32 The purposive method described by the Supreme Court of Canada in Québec (Communauté urbaine) c. Notre-Dame de Bonsecours (Corp.), [1994] 3 S.C.R. 3 (S.C.C.), for the purposes of construing taxing provisions, requires that the emphasis be placed on the purposes of the statutory provision.
33 What then is the purpose of paragraph 55(5)(f) of the Act? It appears to be assumed by all authors who have written on the subject that the purpose of paragraph 55(5)(f) of the Act is to avoid the double taxation of corporate income. That provision is integrated into the capital gains taxation scheme provided for by subsection 55(2) of the Act in the case of share redemptions, which makes it possible not to tax as a capital gain the portion attributable to income earned or realized after 1971. I therefore cannot understand the Minister's purpose in interpreting the provision in a restrictive, and in fact coercive, manner if it is not a penal provision or one that incorporates a punitive element, as counsel for the respondent is contending, a position with which I agree. It is part of the economy of the Act that there are provisions relating to penalties. However, where a rule is punitive, Parliament must clearly express itself on the subject so that the courts may interpret it in that context. One would therefore be wrong to attach a punitive meaning to the provision in question.
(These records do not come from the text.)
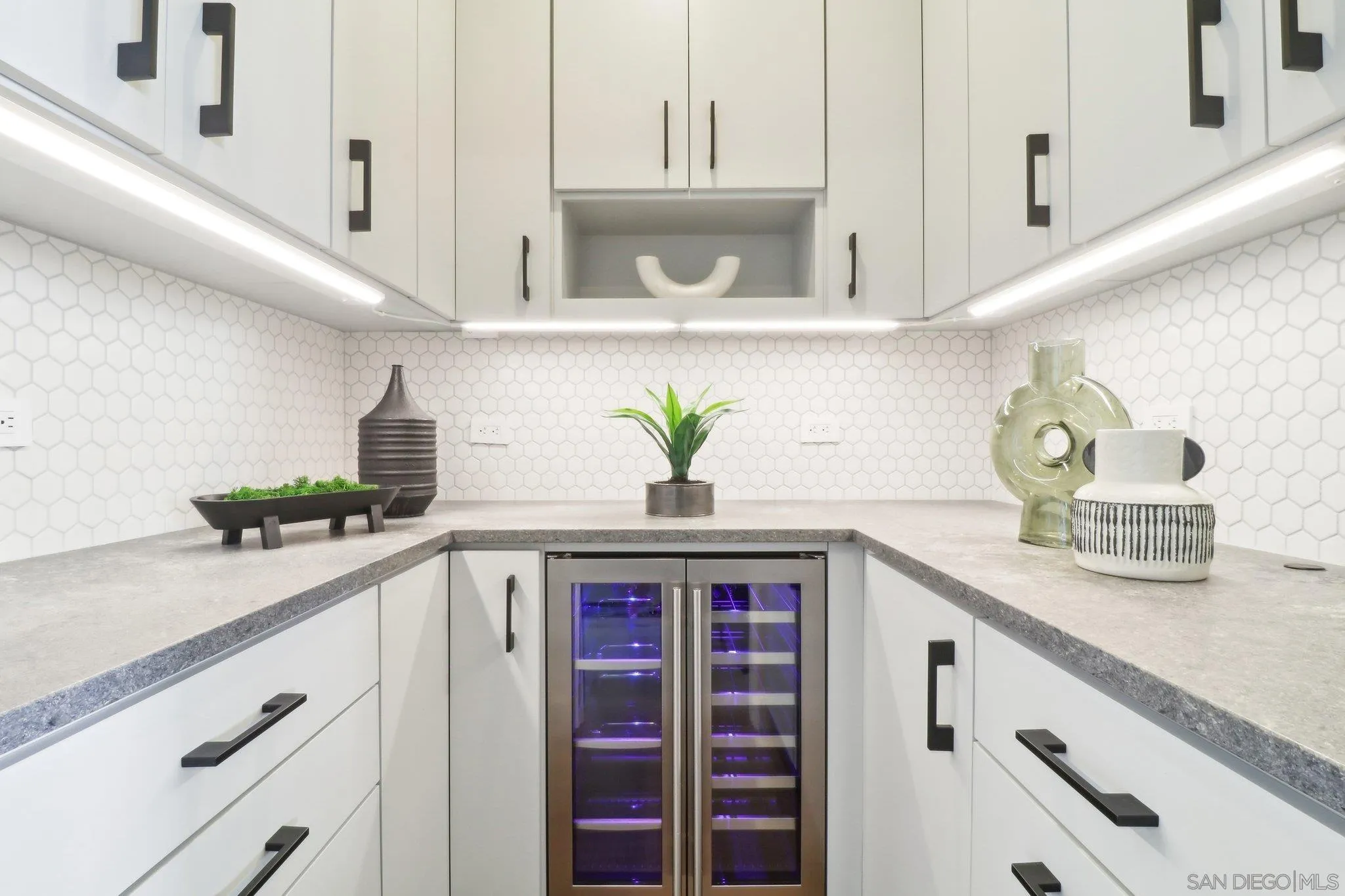 San Diego, California 92109, United States, 5 Bedrooms Bedrooms, ,4 BathroomsBathrooms,Residential,Pending,113234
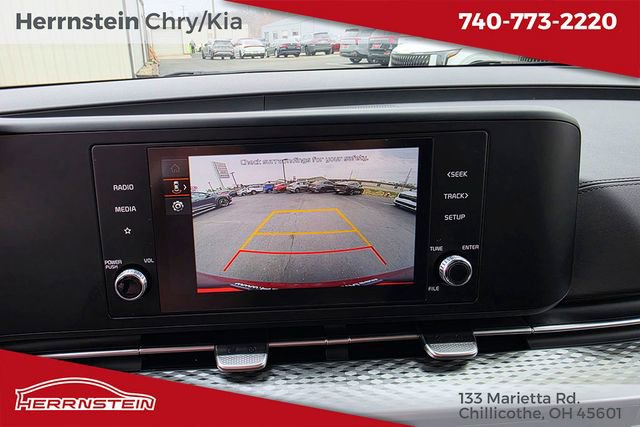 Used 2024 Kia Carnival LX FWD image 18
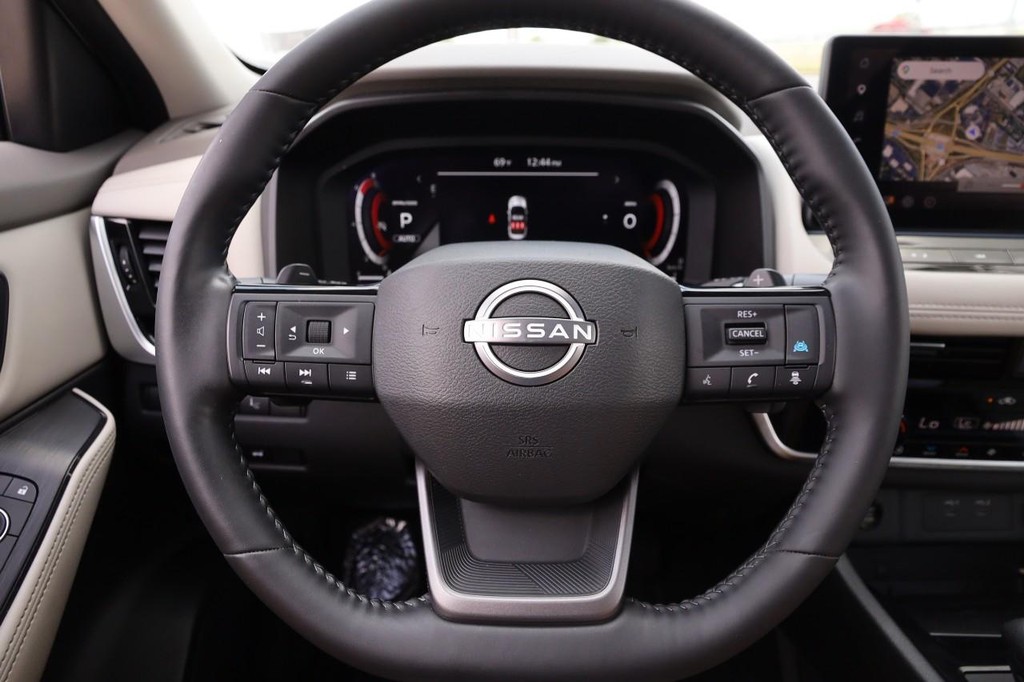 Nissan Rogue Vehicle Image 12
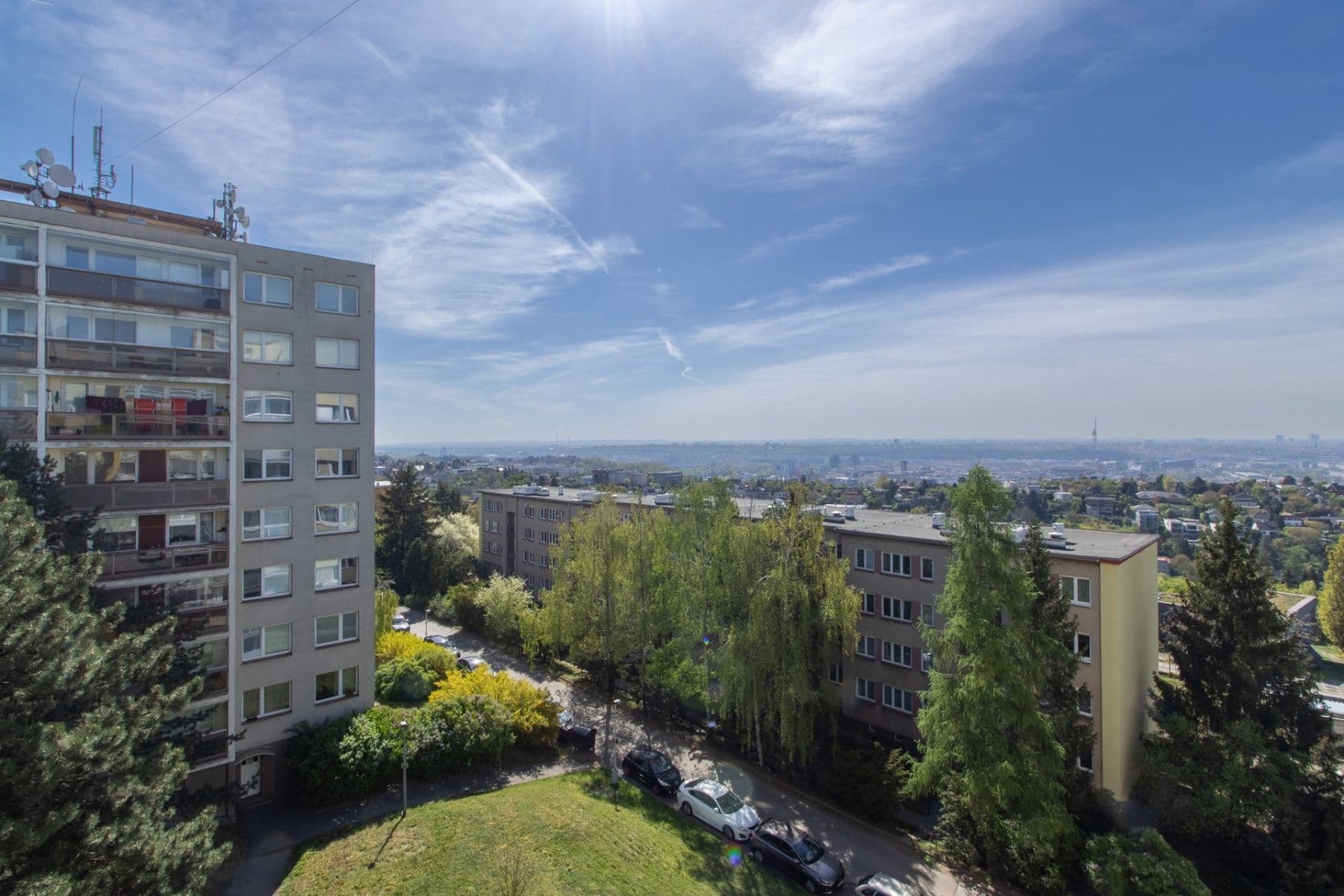 3 bedroom flat to rent, 72 m², K sadu, Prague, Prague 3 bedroom flat to rent, 72 m², K sadu, Prague, Prague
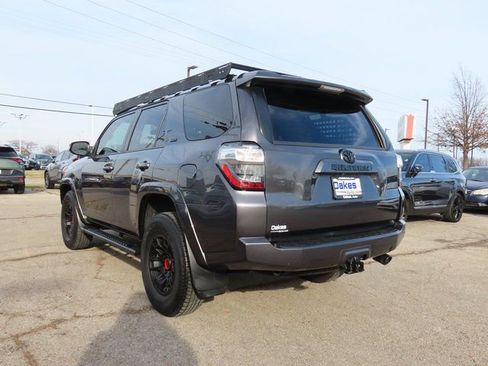 Used 2022 Toyota 4Runner SR5 Premium image 5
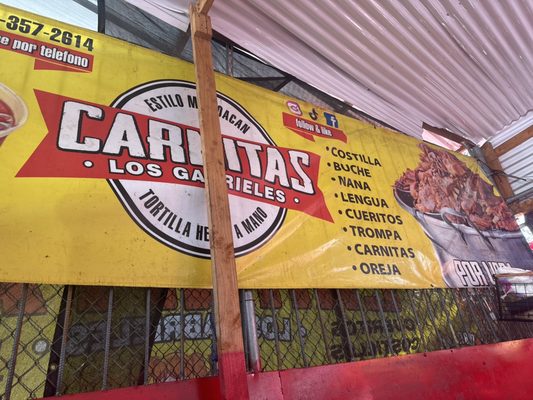 Cárnitas Los Gabrieles by null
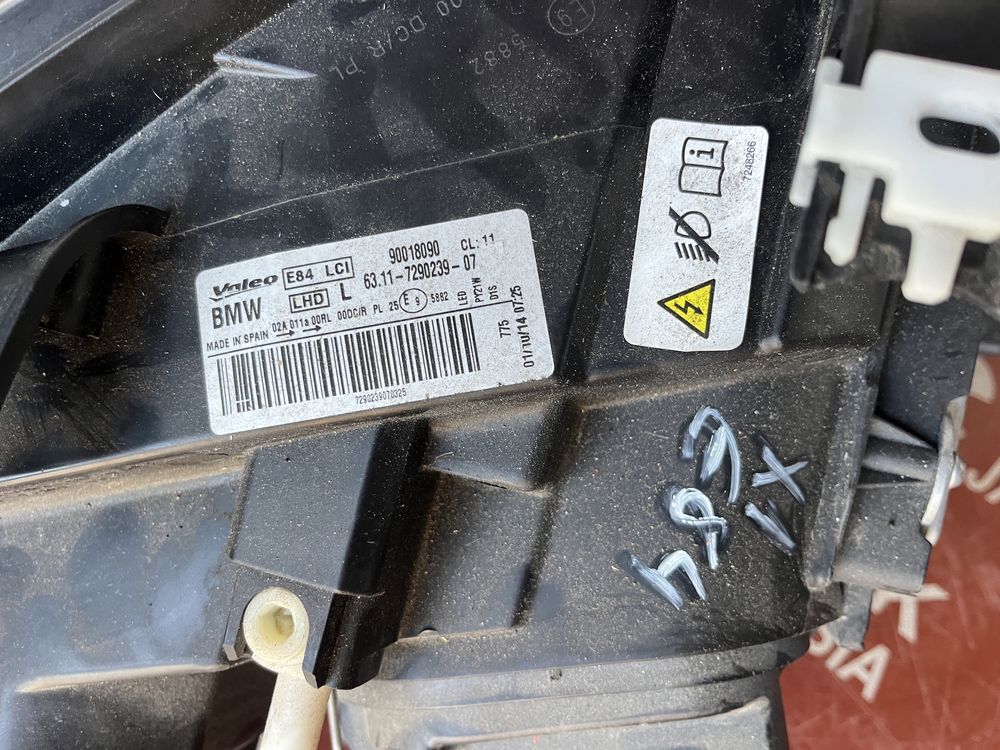 Фар BMW X1 E84 Face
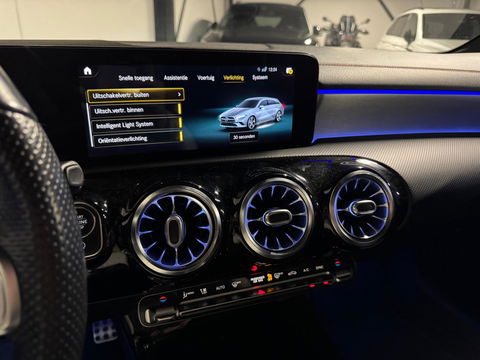 Mercedes-Benz CLA-Klasse Shooting Brake 200 Business Solution AMG PANO KEYLESS CAM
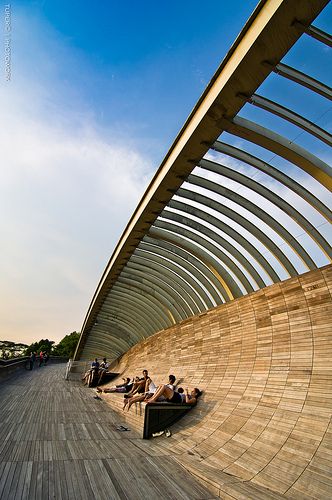 Henderson Waves, Singapore Architecture, Urban Furniture, Pedestrian Bridge, Bridge Design, Street Furniture, Urban Lifestyle, Urban Spaces, Urban Planning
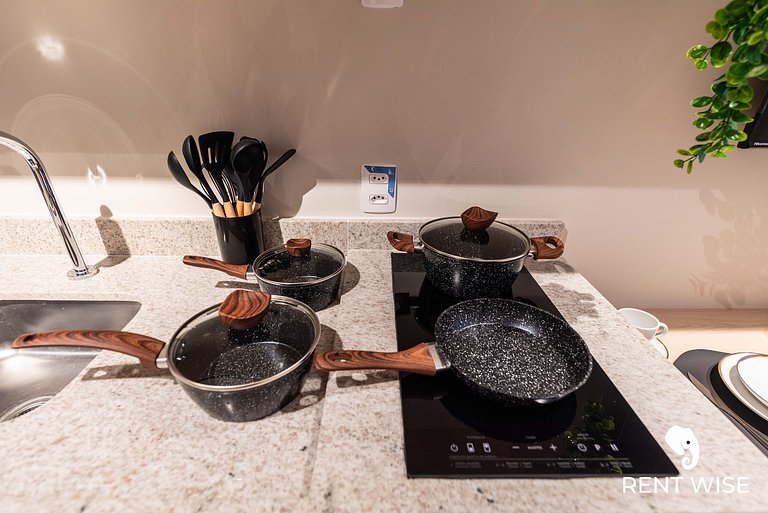 Studio Completo c/ Sofá-Cama e Prox. do Metrô!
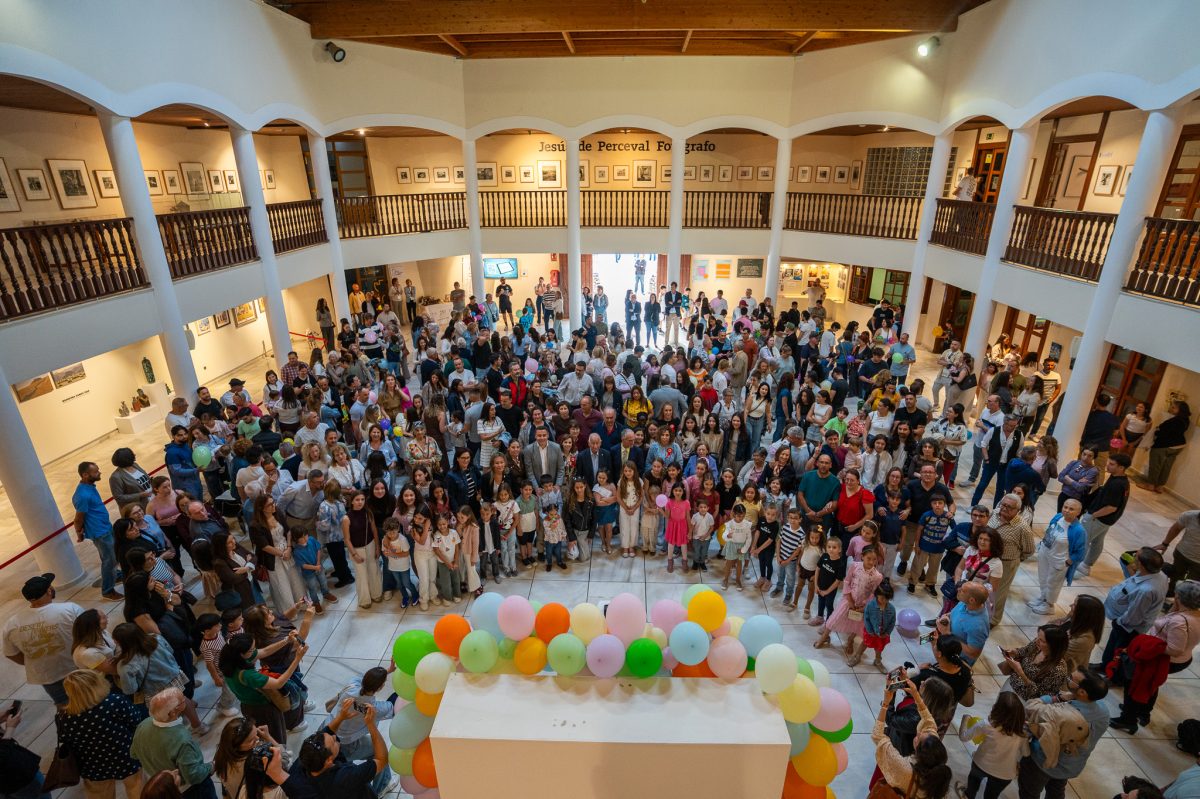 Alumnos de los talleres municipales de pintura y cerámi-ca exponen sus trabajos en el Castillo de Santa Ana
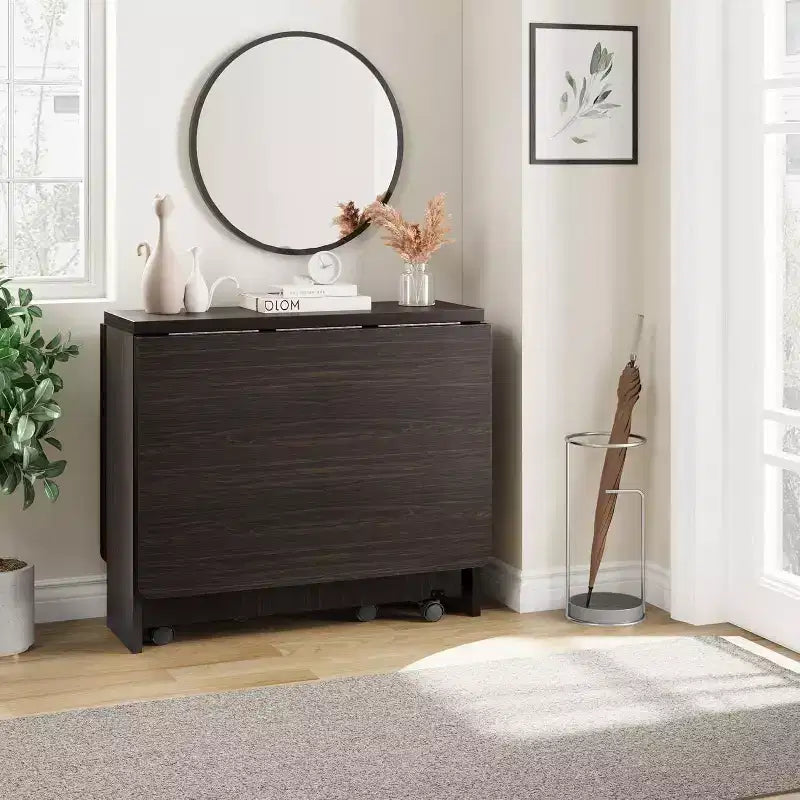 Table de salle à manger pliable et compacte pour 4 personnes avec abattant, 2 étagères de rangement et 6 roulettes pour une mobilité facile
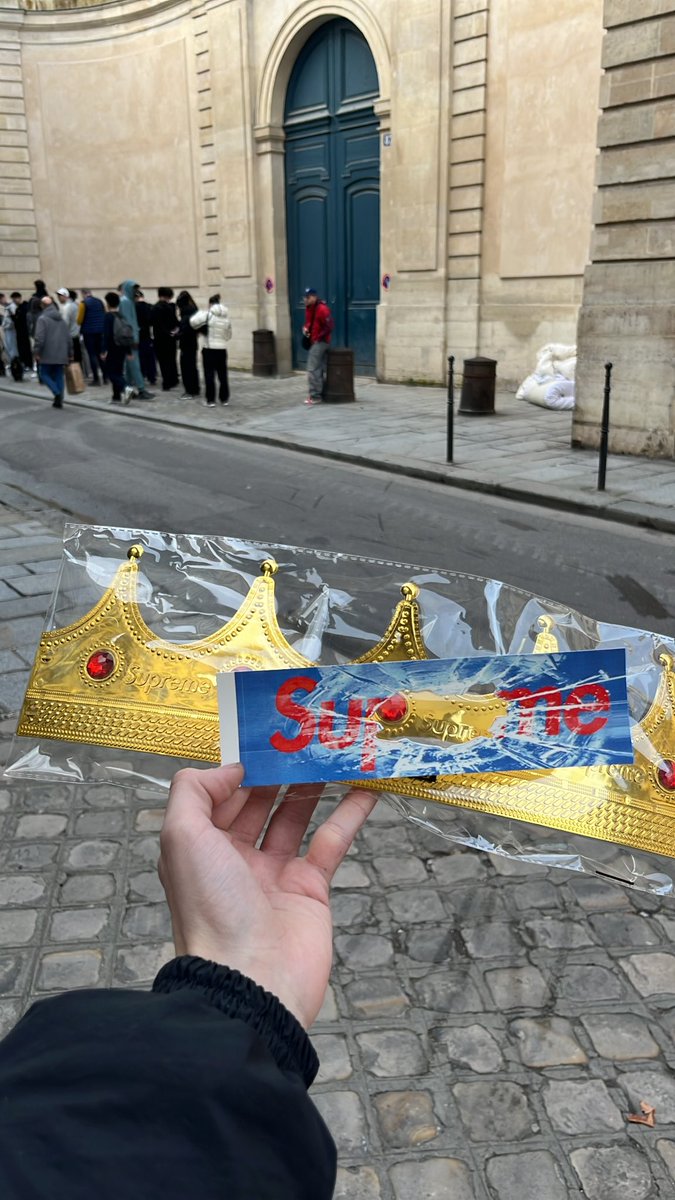 Supreme Drops tweet media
If the provision is stripped of any punitive nature, it becomes clear that this election, if not made in the return of income filed for the year in which the dividend was received because a taxpayer did not know that subsection 55(2) of the Act applied, may be made at the time of an appeal from an assessment in which subsection 55(2) of the Act is applied. As the object of paragraph 55(5)(f) of the Act is to prevent the double taxation of corporate income, by complementing subsection 55(2) of the Act and not being punitive in nature, it is therefore necessary for this object to be achieved to enable the taxpayer to make the election where subsection 55(2) of the Act applies. If the taxpayer acted knowingly for the purpose of breaching the Act, there are penal provisions available to the Minister to correct that behaviour.
34 The words “in the return of income” have a meaning, but they may not take on a coercive meaning in a provision that is not punitive in nature. What they mean here is that, at the same time a taxpayer reports deemed proceeds of disposition from a share redemption, the taxpayer may make an election and, if he does so, he must do so at the same time he reports the proceeds of disposition. If the election is incorrect or the taxpayer does not make the election, not knowing that he must report proceeds of disposition from the share redemption, the election may be made at the time of reassessment by the Minister or in an amended return filed for the taxation year in which the dividend was received. This is what is intended by the object of the provision and the economy of the Act.
35 The appeal is allowed with costs, and the Minister shall assess the appellant on the following basis: the taxpayer may designate the amount of $429,832 as a separate taxable dividend for the 1990 taxation year, that sum being the income earned or realized after 1971, attributable to the redeemed shares. The difference between the amount of $924,200 and $429,832 constitutes the proceeds of disposition of the shares.